前王が死んだ途端、双子の王子を引き連れた あの愛人が この王宮に乗り込んできて、女主人顔で傍若無人に振舞い始めた時、母様が どれだけ傷付いたのか、王は知ってるのか !?
母様は、それで生きる気力を失って 死んでしまったようなものだぞ。
なのに、今更。
なのに、今更……!

「陛下も お苦しかったのでしょうね。元凶は 自分だと お考えになって」
何が『お苦しかったのでしょうね』だ!
そのせいで 母様は――そのせいで、母様は!


「陛下はクロリスくんを愛していて、その幸せを願っている。その言葉を信じます。陛下の その言葉をクロリスくんに伝えれば、僕たちの仕事は終わる。――いえ、もう終わった」
瞬が――氷河も――僕が潜んでいる扉の方に、ちらりと一瞥を投げてきた。
僕の考えを読むことなどできないはずなのに、瞬と氷河は、僕が ここにいることを知ってるみたいだった。
でも、まさか、僕が人の考えを読めることまでは気付いていないだろう。

「あなた方の仕事……? グラード財団は、我が国との共同プロジェクトに、何か深刻な懸念事項を抱いているのか」
「グラード財団の総帥は、ルリタニアの王と王子の間で、意思の疎通が成っていないのではないかと、それを案じていたようです。僕たちには、『様子を見てきて』としか言ってくれなかったので、総帥が何を案じているのか わからずにいたのですが」
瞬は、そんな訳のわからないことを言って、父をまじまじと見詰め、更に言葉を継いだ。

「ルリタニアには 他にも問題が山積しているようですが、それは陛下と陛下のご家族が 自分たちで解決していってください。

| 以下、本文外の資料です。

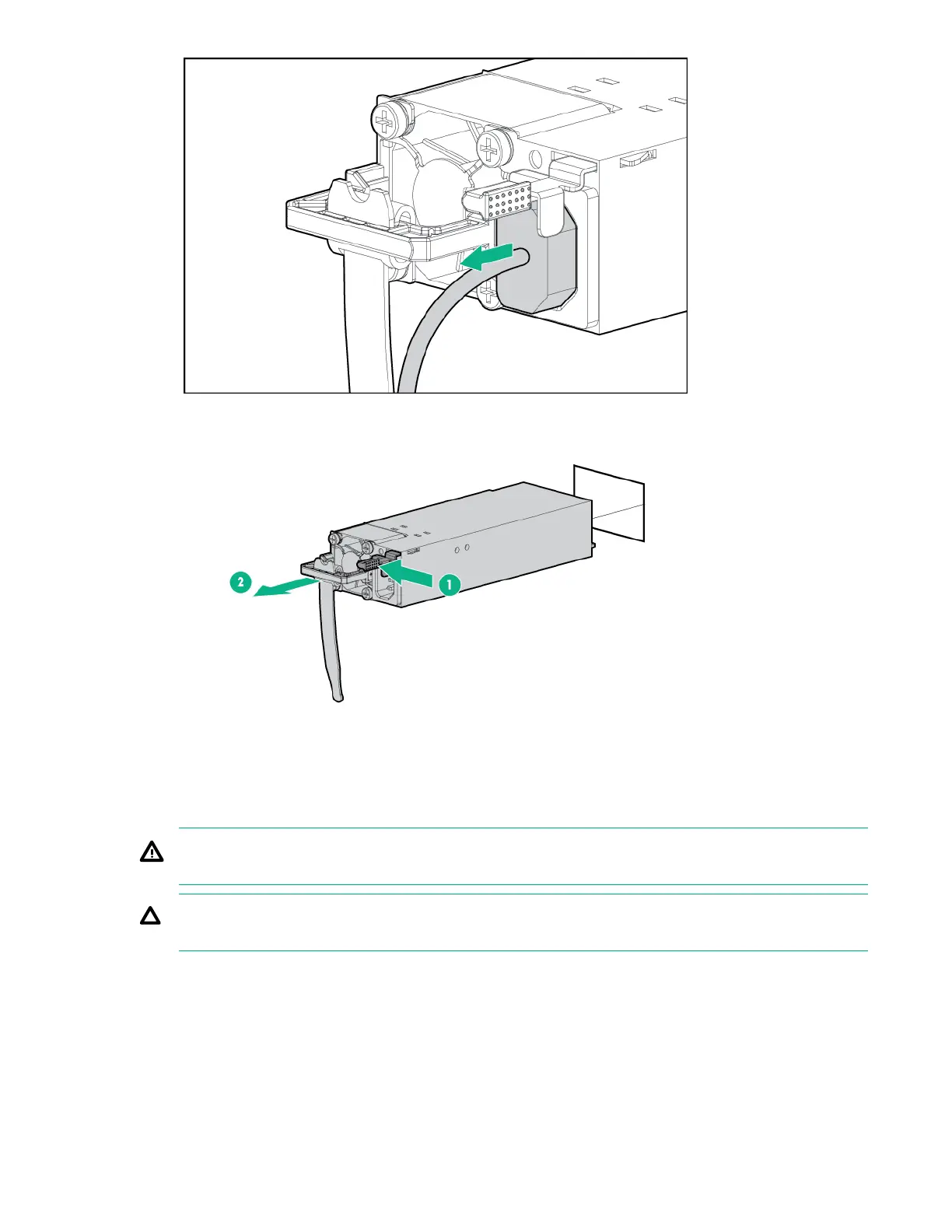 2

1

陛下には、まだ時間があります。事故にでも遭わない限り、最低 あと10年は生きていられる。強い お酒と脂肪の多い肉を控えれば、20年も余裕。生きていれば、消せない わだかまりなどない。解けない誤解もない。けれど、死んでしまったら、どんな些細な問題も解決できません。それは、身に染みて わかっていらっしゃることと思いますが」
「ああ、そうだな」

父が、“わかっていらっしゃる”ように頷く。
そして、瞬も。
父と瞬の やりとりの意味が まるでわからないのは、僕が子供だからか?
まるで わからないまま扉の陰に隠れていた僕の前を通り過ぎて、瞬たちは父の寝室を出ていった。
そして、あろうことか、その翌日には、視察団の他のメンバーを残して、三人だけ先に帰国してしまったんだ。
本業の仕事があるから――と言って。
何もわからないままの僕を残して。